There is a fundamental gap in understanding the effect of local delivery of antibiotics for the prevention and treatment of peri-prosthetic joint infections, a truly morbid and costly complication threatening >1 million patients undergoing joint arthroplasty each year. There is currently no fully load-bearing medical device which can also be used for the controlled release of antibiotics to treat peri-prosthetic joint infection (PJI). The current standard of treatment (there is none for prevention) involves a two-stage revision during which patients are immobilized for more than 3 months. Available treatments are effective only about 40-80% of the time with recurrence increasing morbidity, mortality and cost tremendously. There is a great need to improve outcomes, patients? quality of life and to reduce cost. Our long-term goal is to develop materials and methods to enable and thoughtfully control the local release of therapeutics to treat orthopaedic conditions. The overall objective of this application is to devise an antibiotic- eluting and load-bearing joint implant platform technology and its implementation strategy to improve the treatment of PJI. Our central hypothesis is that by manipulating the synergy of incorporated drugs, drug/polymer interactions and drug incorporation methods, an ultrahigh molecular weight polyethylene (UHMWPE) implant with optimal antibiotic efficiency and safety can be designed. The rationale for the proposed research is that by using a newly discovered antibiotic synergy between local PJI antibiotics and commonly used analgesics, we can optimize drug elution profiles with maximum efficacy in preventing the growth of clinically relevant infections of variable risk. This strategy has the potential of changing the treatment paradigms for improved outcomes without any additional risks to patients.

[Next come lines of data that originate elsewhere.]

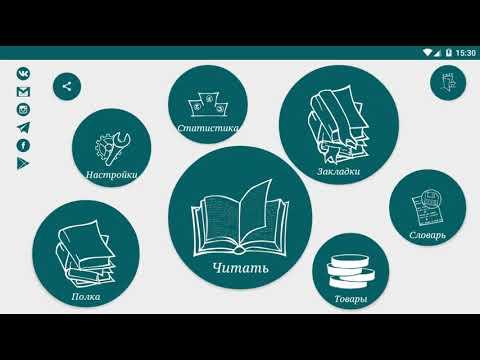 """Приложение """"Параллельный перевод книг"""" отличной помощник желающим освоить английский язык"""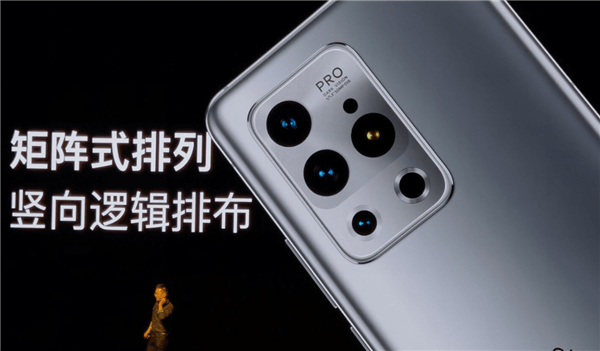 魅族18 Pro发布:有史以来最贵屏幕、最高性能、最强影像的照片 - 19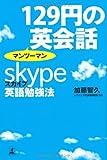 129円のマンツーマン英会話 スカイプ英語勉強法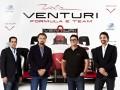 Ди Каприо се включва във Формула Е с Venturi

The specific aims are (1) identifying the factors in engineering UHMWPE with synergistic antibacterial release and (2) developing preclinical risk- stratification tests for the implementation of antibiotic-eluting UHMWPE. The challenge of developing a tough, fully load-bearing and wear resistant surface while incorporating drugs in the polymer will be overcome by two strategies: introducing highly eccentric drug clusters that enable lower drug loading and spatially limiting the drug-loaded regions to low load bearing regions of the implant. The approach is innovative firstly because it departs from the current methods of depending on antibiotic elution from temporary, non-weight bearing bone cement devices often assembled in the operating room and secondly because analgesics, which can improve the efficacy of antibiotics, can be delivered concurrently at a predetermined rate using this device. The expected outcome is a platform bearing surface technology and an implementation strategy tailored to the infecting microorganism. The strategies capitalize on the team?s expertise in the development of clinically used UHMWPE implants based on innovations in antioxidant stabilization, cross-linking and morphology manipulation. We present strong preliminary data showing the feasibility of our ideas including incorporating vancomycin in UHMWPE with safe and efficient release in pre-clinical planktonic and biofilm infection models and the synergy between the analgesic drugs ketorolac and bupivacaine with gentamicin. The proposed research is significant, because it is expected to provide a new, safe and efficient implant for combating PJI, which can eliminate the costly and burdensome gold standard of two-stage revision with temporary immobilization.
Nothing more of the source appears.